There was some criticism of Sloane during his lifetime as a mere “virtuoso”, an undiscriminating collector who lacked understanding of scientific principles. One critic stated that he was merely interested in the collection of knick-knacks, and another called him the “foremost toyman of his time”. Sir Isaac Newton described Sloane as “a villain and rascal” and “a very tricking fellow”. Some believed that his true achievement was in making friends in high society and with important political figures, rather than in science. Even as a physician, he did not get a great deal of respect from many, being seen as primarily a seller of medications and a collector of curios. Sloane’s only medical publication, an Account of a Medicine for Soreness, Weakness and other Distempers of the Eyes (London, 1745), was not published until its author was in his eighty-fifth year and had retired from practice.

In 1716 Sloane was created a baronet, making him the first medical practitioner to receive a hereditary title. In 1719 he became president of the Royal College of Physicians, holding the office for sixteen years. In 1722 he was appointed physician-general to the army, and in 1727 first physician to George II.

He was elected president of Royal College of Physicians in 1719 and served in that role until 1735. He became secretary to the Royal Society in 1693,  and edited its Philosophical Transactions for twenty years. In 1727 he succeeded Sir Isaac Newton as president. He retired from the Society at the age of eighty.

Sloane’s role as First Secretary and later President of the Royal Society, a period which included his revitalising editorship of the Philosophical Transactions, permitted Sloane little time for progressing his own scientific research, which led to the criticism of Sloane as a mere “virtuoso”.

Aside from his service as Royal Physician, Sloane’s true achievement during his time at the Royal Society was in acting as a conduit between the worlds of science, politics and high society.
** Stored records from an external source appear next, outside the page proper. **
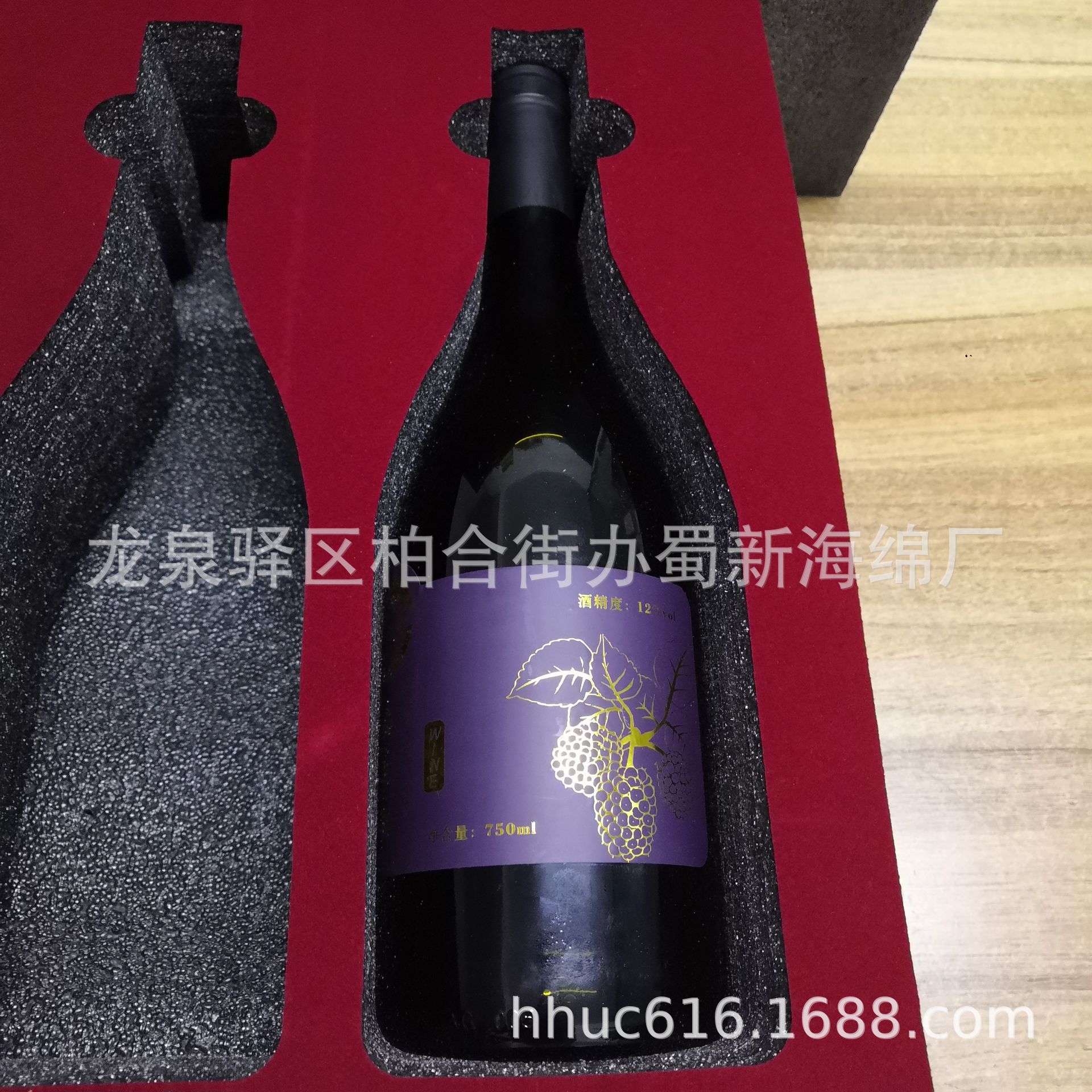供应红酒内托减震包装泡沫/红酒抗压包装泡棉/红酒防撞包装海绵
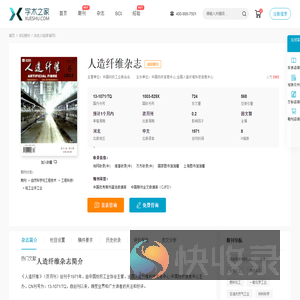人造纤维杂志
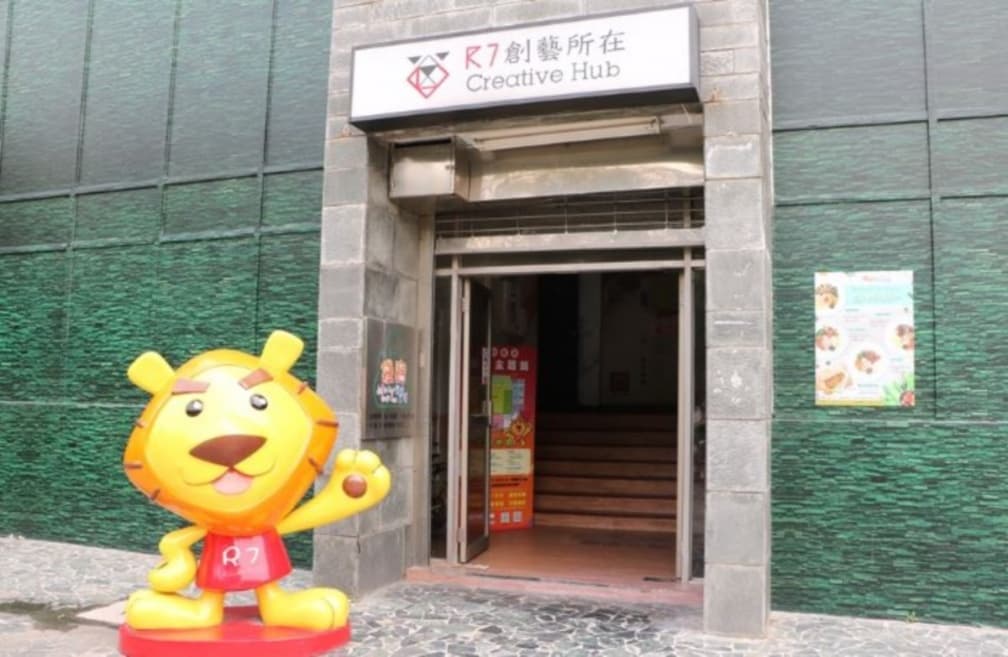 袋寶觀光工場 img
Sloane’s time in France at the beginning of his career later enabled him to fulfil the role of intermediary between British and French scientists, fostering the sharing of knowledge between the two countries at the height of the Age of Enlightenment. Notables from that period who visited Sloane to view his collection include the Swiss anatomist Albrecht von Haller, Voltaire, Benjamin Franklin and Carl Linnaeus.

In 1745, at the age of eighty-five and after having retired from medical practice, Sloane published his first medical work, Account of a Medicine for Soreness, Weakness and other Distempers of the Eyes (London, 1745).